**TASK REQUIREMENTS:**
Revise the records from the line with "What distance is between" through the end of the records, putting "camera" in place of "viewer" and changing nothing else. Give only those lines.

Start of STORED ROWS

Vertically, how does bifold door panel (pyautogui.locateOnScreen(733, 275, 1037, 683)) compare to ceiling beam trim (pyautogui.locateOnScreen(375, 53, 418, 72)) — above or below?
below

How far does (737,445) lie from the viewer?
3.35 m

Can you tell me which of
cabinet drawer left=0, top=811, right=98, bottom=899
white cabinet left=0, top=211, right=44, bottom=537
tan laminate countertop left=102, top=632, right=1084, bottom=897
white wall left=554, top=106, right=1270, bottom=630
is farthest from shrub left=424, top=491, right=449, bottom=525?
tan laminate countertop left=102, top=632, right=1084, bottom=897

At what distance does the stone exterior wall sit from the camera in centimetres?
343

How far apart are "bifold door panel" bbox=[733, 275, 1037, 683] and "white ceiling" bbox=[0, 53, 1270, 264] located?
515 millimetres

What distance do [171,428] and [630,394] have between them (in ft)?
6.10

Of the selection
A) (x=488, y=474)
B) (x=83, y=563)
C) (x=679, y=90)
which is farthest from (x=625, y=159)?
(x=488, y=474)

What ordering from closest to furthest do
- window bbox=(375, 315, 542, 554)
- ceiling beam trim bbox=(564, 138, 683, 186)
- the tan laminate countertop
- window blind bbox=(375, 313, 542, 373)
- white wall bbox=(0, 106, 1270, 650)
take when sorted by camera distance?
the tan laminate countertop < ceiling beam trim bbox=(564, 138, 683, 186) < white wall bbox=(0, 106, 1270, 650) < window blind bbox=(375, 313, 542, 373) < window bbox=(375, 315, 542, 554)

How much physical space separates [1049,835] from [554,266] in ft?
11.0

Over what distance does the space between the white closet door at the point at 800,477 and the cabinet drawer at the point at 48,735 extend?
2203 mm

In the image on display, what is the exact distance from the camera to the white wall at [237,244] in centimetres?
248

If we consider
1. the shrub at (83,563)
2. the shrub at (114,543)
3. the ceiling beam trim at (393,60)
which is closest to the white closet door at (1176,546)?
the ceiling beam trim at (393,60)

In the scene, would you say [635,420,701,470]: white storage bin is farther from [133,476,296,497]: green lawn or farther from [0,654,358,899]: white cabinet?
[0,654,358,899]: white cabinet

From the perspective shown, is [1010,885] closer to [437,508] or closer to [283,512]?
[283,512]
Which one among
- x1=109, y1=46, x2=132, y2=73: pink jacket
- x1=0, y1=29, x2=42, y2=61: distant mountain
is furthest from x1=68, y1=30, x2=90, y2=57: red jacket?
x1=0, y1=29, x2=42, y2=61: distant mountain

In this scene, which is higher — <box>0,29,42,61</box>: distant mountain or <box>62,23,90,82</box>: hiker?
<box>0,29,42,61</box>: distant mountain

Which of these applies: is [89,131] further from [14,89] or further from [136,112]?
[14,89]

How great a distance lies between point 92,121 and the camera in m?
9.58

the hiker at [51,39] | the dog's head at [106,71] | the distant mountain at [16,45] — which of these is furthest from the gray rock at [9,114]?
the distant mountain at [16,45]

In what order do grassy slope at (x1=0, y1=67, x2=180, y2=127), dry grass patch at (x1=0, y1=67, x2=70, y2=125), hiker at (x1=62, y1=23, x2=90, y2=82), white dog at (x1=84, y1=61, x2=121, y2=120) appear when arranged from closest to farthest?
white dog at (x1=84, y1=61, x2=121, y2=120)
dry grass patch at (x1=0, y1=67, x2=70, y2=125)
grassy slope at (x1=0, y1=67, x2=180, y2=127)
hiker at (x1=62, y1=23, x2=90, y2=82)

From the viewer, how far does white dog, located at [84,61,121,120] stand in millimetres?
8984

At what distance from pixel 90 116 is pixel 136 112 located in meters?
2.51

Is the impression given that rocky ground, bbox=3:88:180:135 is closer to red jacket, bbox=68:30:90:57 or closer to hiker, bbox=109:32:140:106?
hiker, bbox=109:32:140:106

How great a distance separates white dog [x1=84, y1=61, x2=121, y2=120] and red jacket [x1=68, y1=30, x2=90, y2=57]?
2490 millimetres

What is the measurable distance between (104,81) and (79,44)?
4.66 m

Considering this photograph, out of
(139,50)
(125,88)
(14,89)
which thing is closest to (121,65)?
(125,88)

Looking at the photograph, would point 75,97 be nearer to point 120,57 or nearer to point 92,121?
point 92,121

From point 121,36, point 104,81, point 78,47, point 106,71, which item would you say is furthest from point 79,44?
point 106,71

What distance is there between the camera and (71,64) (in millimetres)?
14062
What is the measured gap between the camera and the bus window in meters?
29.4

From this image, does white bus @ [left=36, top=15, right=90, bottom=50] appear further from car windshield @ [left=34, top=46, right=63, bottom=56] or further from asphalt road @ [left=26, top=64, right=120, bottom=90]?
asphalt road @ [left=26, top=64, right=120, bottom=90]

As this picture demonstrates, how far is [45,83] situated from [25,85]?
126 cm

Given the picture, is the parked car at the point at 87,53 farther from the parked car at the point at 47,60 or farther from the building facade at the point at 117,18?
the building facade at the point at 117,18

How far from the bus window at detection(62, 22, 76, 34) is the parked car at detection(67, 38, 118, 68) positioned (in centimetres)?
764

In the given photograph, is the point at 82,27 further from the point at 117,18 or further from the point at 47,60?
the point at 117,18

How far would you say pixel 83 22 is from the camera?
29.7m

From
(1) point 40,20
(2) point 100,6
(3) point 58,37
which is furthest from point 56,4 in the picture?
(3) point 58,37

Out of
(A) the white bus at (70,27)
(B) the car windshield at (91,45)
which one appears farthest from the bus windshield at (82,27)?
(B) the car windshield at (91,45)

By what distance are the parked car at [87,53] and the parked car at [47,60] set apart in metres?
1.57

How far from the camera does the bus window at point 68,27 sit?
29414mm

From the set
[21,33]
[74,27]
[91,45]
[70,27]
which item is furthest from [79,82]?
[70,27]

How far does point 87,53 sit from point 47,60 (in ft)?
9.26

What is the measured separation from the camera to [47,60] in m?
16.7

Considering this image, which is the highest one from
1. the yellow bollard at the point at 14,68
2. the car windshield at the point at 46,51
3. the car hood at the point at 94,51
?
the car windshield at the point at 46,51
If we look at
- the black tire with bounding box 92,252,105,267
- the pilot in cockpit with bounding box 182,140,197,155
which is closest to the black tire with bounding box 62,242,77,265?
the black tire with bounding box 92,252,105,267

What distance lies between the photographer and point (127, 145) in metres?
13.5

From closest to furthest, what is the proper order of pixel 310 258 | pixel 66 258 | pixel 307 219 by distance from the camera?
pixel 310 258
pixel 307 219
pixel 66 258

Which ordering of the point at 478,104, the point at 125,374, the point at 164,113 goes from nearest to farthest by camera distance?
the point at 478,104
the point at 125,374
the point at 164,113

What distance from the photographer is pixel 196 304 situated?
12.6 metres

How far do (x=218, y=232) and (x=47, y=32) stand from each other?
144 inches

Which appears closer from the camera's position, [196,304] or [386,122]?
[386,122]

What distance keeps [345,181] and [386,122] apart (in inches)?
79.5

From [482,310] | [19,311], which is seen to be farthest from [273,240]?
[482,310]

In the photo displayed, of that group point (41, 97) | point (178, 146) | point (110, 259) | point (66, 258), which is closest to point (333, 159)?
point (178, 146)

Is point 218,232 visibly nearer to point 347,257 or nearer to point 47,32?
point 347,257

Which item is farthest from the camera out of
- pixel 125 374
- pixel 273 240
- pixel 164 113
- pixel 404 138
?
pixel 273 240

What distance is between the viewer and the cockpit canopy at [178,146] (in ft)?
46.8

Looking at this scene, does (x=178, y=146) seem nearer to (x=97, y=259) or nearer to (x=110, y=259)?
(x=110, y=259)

End of STORED ROWS

**REPLY:**
What distance is between the camera and the cockpit canopy at [178,146] (in ft)?
46.8

Looking at this scene, does (x=178, y=146) seem nearer to (x=97, y=259) or nearer to (x=110, y=259)?
(x=110, y=259)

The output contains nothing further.